(Stored data entries)

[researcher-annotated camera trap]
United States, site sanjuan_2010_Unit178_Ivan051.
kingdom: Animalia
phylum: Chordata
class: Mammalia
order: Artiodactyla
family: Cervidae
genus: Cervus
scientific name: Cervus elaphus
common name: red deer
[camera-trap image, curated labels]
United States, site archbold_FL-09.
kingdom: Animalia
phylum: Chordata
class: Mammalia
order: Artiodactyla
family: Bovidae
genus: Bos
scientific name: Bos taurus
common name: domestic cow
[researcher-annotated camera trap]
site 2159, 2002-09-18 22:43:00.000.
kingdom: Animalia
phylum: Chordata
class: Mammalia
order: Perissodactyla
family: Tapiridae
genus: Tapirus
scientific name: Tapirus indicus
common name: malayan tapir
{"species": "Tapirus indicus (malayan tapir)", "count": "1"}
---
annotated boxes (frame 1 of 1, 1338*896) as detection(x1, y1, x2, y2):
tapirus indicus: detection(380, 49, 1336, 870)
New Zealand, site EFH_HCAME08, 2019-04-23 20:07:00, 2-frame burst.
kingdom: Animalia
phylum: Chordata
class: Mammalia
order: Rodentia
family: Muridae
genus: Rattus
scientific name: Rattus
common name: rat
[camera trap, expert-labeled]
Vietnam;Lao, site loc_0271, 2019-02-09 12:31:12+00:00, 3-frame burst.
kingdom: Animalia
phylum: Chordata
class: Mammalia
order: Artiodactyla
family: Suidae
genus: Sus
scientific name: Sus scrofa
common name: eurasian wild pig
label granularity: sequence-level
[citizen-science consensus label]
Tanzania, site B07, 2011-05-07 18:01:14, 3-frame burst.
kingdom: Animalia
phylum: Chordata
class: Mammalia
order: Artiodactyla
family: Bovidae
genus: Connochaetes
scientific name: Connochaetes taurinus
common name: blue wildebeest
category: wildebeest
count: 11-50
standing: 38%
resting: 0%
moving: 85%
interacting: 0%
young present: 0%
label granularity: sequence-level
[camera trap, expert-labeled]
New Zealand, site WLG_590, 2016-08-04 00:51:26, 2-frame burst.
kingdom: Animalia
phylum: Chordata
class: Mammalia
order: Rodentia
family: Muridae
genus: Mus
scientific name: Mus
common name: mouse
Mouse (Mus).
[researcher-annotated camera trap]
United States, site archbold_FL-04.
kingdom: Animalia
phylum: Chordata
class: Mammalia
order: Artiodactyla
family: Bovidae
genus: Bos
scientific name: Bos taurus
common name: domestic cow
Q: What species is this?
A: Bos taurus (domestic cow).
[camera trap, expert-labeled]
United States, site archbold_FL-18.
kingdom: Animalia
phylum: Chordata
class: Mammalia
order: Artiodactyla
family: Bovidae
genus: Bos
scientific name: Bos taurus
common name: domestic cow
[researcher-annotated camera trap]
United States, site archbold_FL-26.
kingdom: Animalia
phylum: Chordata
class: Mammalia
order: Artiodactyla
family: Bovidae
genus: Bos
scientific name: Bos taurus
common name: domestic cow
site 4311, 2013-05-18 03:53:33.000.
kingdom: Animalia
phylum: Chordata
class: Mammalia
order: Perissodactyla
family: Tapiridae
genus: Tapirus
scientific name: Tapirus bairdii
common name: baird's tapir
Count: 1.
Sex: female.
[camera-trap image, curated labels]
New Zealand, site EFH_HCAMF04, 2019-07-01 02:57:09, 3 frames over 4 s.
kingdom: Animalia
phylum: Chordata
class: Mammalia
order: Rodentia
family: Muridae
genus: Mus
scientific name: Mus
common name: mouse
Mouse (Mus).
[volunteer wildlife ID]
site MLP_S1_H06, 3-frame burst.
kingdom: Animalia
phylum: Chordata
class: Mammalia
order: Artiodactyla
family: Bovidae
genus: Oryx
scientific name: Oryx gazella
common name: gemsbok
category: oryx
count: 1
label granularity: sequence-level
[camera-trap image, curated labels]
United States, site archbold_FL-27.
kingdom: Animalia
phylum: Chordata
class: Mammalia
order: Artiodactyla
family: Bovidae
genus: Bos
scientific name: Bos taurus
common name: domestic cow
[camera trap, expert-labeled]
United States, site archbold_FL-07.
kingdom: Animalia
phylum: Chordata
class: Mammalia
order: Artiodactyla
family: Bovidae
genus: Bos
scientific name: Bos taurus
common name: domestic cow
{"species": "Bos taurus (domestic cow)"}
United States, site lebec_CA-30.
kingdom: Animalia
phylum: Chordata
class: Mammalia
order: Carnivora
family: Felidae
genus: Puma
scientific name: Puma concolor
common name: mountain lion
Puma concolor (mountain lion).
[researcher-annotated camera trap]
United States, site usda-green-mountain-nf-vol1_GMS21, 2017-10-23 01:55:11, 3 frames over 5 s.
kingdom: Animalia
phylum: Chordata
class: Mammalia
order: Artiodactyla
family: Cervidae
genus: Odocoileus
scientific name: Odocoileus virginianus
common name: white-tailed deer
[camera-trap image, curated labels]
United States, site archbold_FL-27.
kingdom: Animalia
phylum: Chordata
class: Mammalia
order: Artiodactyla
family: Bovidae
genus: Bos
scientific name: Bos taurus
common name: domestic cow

WHAT IS EXPECTED - Identify all lines in the records above with the word "Zealand".

TASK RESULT -
New Zealand, site EFH_HCAME08, 2019-04-23 20:07:00, 2-frame burst.
New Zealand, site WLG_590, 2016-08-04 00:51:26, 2-frame burst.
New Zealand, site EFH_HCAMF04, 2019-07-01 02:57:09, 3 frames over 4 s.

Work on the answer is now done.